A faithful, complete copy of the entries below is required, with images removed.

Input
"""
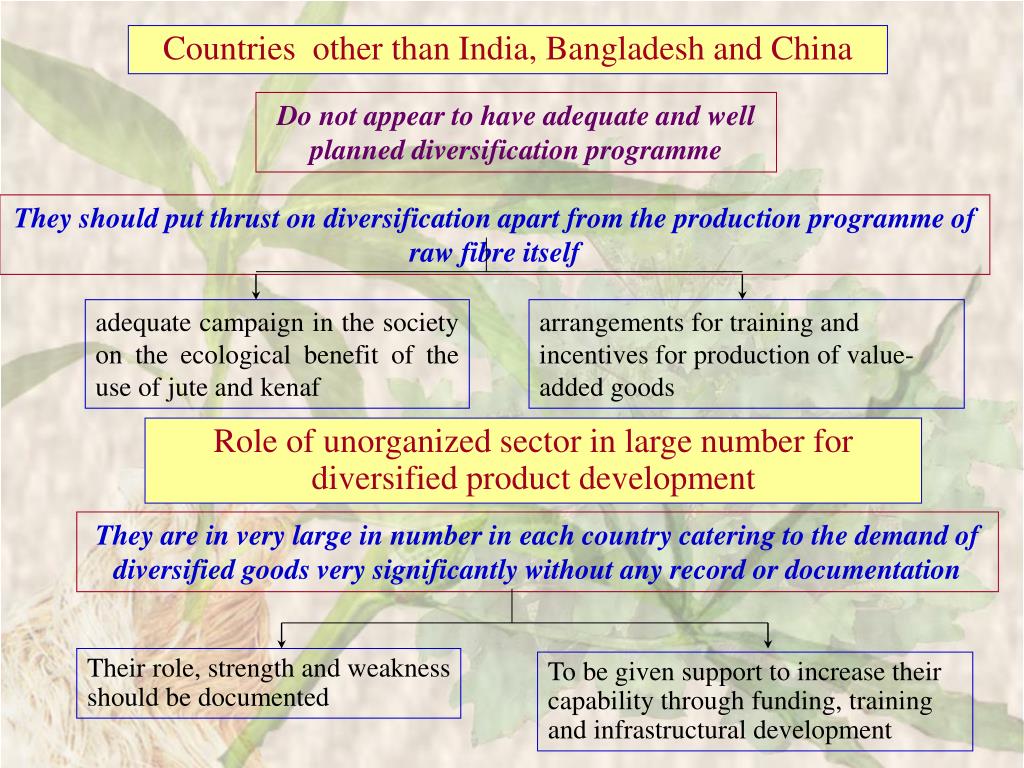 Countries  other than India, Bangladesh and China

Do not appear to have adequate and well planned diversification programme

They should put thrust on diversification apart from the production programme of raw fibre itself

adequate campaign in the society on the ecological benefit of the use of jute and kenaf

arrangements for training and incentives for production of value-added goods

Role of unorganized sector in large number for diversified product development

They are in very large in number in each country catering to the demand of diversified goods very significantly without any record or documentation

Their role, strength and weakness should be documented

To be given support to increase their capability through funding, training and infrastructural development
"""
Problem solution
 Countries  other than India, Bangladesh and China

Do not appear to have adequate and well planned diversification programme

They should put thrust on diversification apart from the production programme of raw fibre itself

adequate campaign in the society on the ecological benefit of the use of jute and kenaf

arrangements for training and incentives for production of value-added goods

Role of unorganized sector in large number for diversified product development

They are in very large in number in each country catering to the demand of diversified goods very significantly without any record or documentation

Their role, strength and weakness should be documented

To be given support to increase their capability through funding, training and infrastructural development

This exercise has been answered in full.